FIGS. 18A to 18E show an overview of single-cell pooled CRISPR screens using knockout libraries. FIG. 18A is a single guide RNA (sgRNA) capture schematic for the NSC-seq platform. NSC-seq capture sequence (CS) anneals to 3′-end target sites of sgRNA scaffold. Here, CS contains cellular barcode, UMI, and T7 promoter sequences. An additional sequence is added to the 3′-end of the cDNA during reverse transcription via template switching to enable downstream library amplification. FIG. 18B shows sgRNA capture efficiency by NSC-seq assessed in a bulk experiment and compared with bulk DNA sequencing approach. FIG. 18C is a schematic of single-cell pooled CRISPR screens using NSC-seq platform. Five distinct single-cell screens were performed in this study using conventional knockout vector libraries (bottom). FIG. 18D is a representative UMAP plot showing cell with sgRNA or without sgRNA. FIG. 18E shows representative quantification of the number of sgRNAs detected per cell. Cells with 1 detected sgRNA were used for downstream analysis.
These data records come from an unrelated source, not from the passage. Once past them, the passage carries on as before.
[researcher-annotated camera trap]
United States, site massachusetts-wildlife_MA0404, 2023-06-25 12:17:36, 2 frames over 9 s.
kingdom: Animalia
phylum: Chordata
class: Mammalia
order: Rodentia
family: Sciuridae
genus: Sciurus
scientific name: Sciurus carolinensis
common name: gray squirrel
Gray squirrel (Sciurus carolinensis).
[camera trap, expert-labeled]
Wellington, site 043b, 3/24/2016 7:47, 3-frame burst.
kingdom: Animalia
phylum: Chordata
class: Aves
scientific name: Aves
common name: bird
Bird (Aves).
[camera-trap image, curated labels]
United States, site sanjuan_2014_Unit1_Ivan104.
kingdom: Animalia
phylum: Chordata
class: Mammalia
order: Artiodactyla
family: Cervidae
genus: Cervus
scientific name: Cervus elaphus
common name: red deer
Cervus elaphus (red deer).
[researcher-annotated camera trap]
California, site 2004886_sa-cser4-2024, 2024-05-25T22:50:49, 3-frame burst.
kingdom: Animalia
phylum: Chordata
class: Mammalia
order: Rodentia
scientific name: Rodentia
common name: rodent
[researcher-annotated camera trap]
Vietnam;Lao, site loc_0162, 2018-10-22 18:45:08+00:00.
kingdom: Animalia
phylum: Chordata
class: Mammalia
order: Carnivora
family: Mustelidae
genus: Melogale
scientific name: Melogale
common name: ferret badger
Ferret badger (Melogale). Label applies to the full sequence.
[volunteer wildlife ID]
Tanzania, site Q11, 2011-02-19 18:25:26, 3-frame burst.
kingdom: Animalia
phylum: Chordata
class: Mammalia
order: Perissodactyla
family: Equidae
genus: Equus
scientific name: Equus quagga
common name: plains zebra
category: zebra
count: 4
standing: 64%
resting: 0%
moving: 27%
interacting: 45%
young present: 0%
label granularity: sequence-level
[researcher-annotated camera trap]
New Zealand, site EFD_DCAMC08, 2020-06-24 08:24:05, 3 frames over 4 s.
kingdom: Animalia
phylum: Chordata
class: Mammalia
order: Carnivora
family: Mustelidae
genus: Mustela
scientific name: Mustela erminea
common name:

FIGS. 19A to 19C show assessment of sgRNA 469 expression. FIG. 19A is a schematic of WT and truncated sgRNAs (isoform). A representative sgRNA (Dkk1) read alignment and visualization using IGV (bottom) from EpH4 cells with Brie library. FIG. 19B shows fraction of WT and isoform sgRNAs expression across three whole-genome CRISPR knockout libraries from Addgene. FIG. 19C shows predicted number of off-target sites across the mouse genome for variable isoform length.

FIGS. 20A to 20E show assessment of sgRNA detection efficiency and replicate reproducibility. FIG. 20A is an overview of bulk NSC-seq experiment using NSC-seq CS. FIG. 20B shows experimental design of two independent biological replicates to compare sgRNA detection from DNA- and RNA-based reads. FIG. 20C shows Pearson correlation between replicates using DNA- or RNA-based detection. Only sgRNAs that are present in both biological replicates are plotted here. FIG. 20D shows correlation between DNA- and RNA-based sgRNA detection in two replicates. sgRNAs are categorized into two groups, concordant and discordant sgRNAs (DNA reads>100 and RNA reads<10). FIG. 20E show overlapping discordant sgRNAs between two biological replicates. Number of sgRNAs are shown within the diagram.

FIGS. 21A to 21G show analysis of a pooled single-cell gene fitness screen. FIG. 21A shows overview of a gene fitness screen using EpH4 cell line with Brie library. FIG. 21B shows UMAP representation of perturbed EpH4 cells with Leiden clustering (left) and cell cycle status (right). FIG. 21C shows UMAP representation of WT EpH4 cells. FIG. 21D shows top 25 enriched sgRNAs. Many of these sgRNAs are targeting known antiproliferative genes (star mark). FIG. 21E shows expression of a selective gene (Phactr4) in control and targeted cells. FIG. 21F shows detection of essential and non-essential gene-targeting sgRNAs from EpH4 cells with Brie library using bNSC-seq approach. FIG. 21G shows Pearson correlation between the gene regulatory coefficients (FIG. 21B) of each pair of sgRNAs in a linear model using MIMOSCA after adding cell-state and number of unique genes as covariates. Here, sgRNAs are group into modules by similar regulatory effect. Perturbation of similar regulatory programs result in similar transcriptional impact. Regulatory programs for each module listed here is based on GO term analysis. Distinct modules are marked on the left as red line and representative sgRNAs are listed under each module. Similar approaches were used for all other single-cell perturbation analysis in this study.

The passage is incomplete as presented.